-- PASSAGE FOR REVIEW follows --

The 542 Ma spiral-in merger of former binary-Companion created a young ‘secondary debris disk’ which is suggested to have condensed a second round of (cold-classical) KBOs in situ against Neptun’s outer resonaces, principally against the 2:3 resonance. Most of the cold classical KBOs in low-inclination low-eccentricity orbits fragmented to form binary pairs. Binary Pluto with its geologically-young surface is also suggested to have condensed from the young secondary debris disk.

In the 4 billion year interim between the two spiral-in mergers, the wide-binary period increased at a presumably exponential rate, with the wide-binary Sun-Companion orbits becoming increasingly eccentric around the solar system barycenter (SSB). The angular momentum contributed by the spiral-in of the Companion’s binary pair would have made a negligible contribution to the wide-binary orbits around the SSB; however the potential energy contribution, by comparison, would have been considerable. An increase in orbital energy predominantly increases orbital periapsis while an increase in potential energy predominantly increases orbital apapsis, so the potential energy progressively increased the wide-binary apapsis approximately exponentially over time (which had the effect of making the Sun-Companion wide-binary orbits around the SSB more eccentric over time).

-- PASSAGE FOR REVIEW concluded --
-- THE DATA follows --

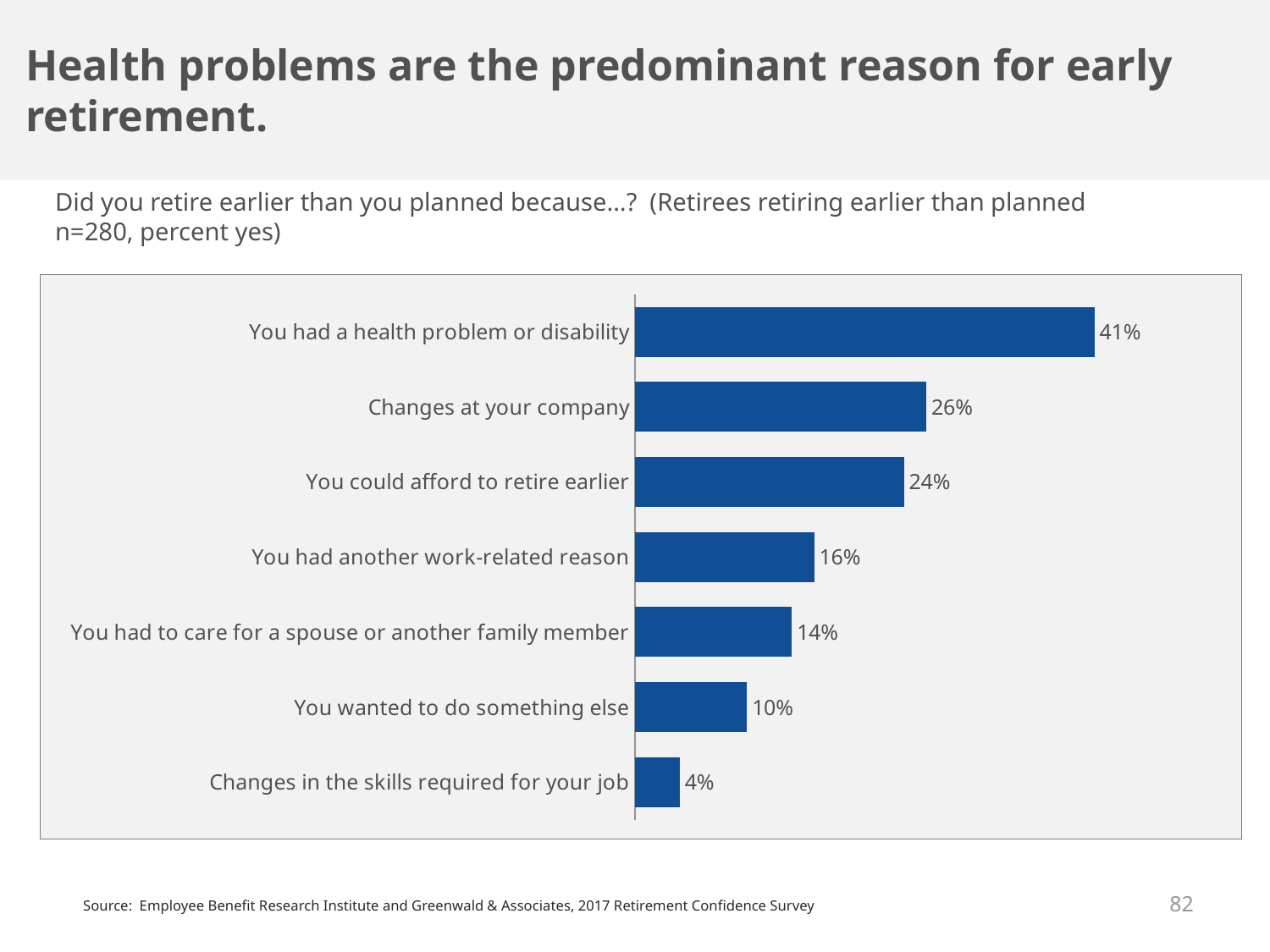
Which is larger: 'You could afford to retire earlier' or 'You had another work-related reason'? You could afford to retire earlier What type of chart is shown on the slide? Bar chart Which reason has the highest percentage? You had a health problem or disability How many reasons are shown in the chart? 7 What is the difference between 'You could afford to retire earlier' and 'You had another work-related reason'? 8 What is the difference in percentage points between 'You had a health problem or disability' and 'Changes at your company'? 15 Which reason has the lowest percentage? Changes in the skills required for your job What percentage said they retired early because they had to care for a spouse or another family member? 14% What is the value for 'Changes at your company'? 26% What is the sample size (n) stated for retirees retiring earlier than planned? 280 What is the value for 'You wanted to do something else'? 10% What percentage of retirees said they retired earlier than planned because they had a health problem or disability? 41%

-- THE DATA concluded --

**EXERCISE REQUIREMENTS**
a - Answer these from the passage on the Sun's former Companion:
(i) In what kind of orbits were most of the cold classical KBOs that fragmented to form binary pairs?
(ii) How long was the interim between the two spiral-in mergers?
(iii) Which contribution from the spiral-in of the Companion's binary pair would have been considerable?
b - Restate word for word everything in the passage on the Sun's former Companion from "In the 4 billion" down to "eccentric over time).".
The material shown above is separate from the passage on the Sun's former Companion.

**ANSWER LIST**
a -
(i) Low-inclination, low-eccentricity orbits.
(ii) 4 billion years.
(iii) The potential energy contribution.

b -
In the 4 billion year interim between the two spiral-in mergers, the wide-binary period increased at a presumably exponential rate, with the wide-binary Sun-Companion orbits becoming increasingly eccentric around the solar system barycenter (SSB). The angular momentum contributed by the spiral-in of the Companion’s binary pair would have made a negligible contribution to the wide-binary orbits around the SSB; however the potential energy contribution, by comparison, would have been considerable. An increase in orbital energy predominantly increases orbital periapsis while an increase in potential energy predominantly increases orbital apapsis, so the potential energy progressively increased the wide-binary apapsis approximately exponentially over time (which had the effect of making the Sun-Companion wide-binary orbits around the SSB more eccentric over time).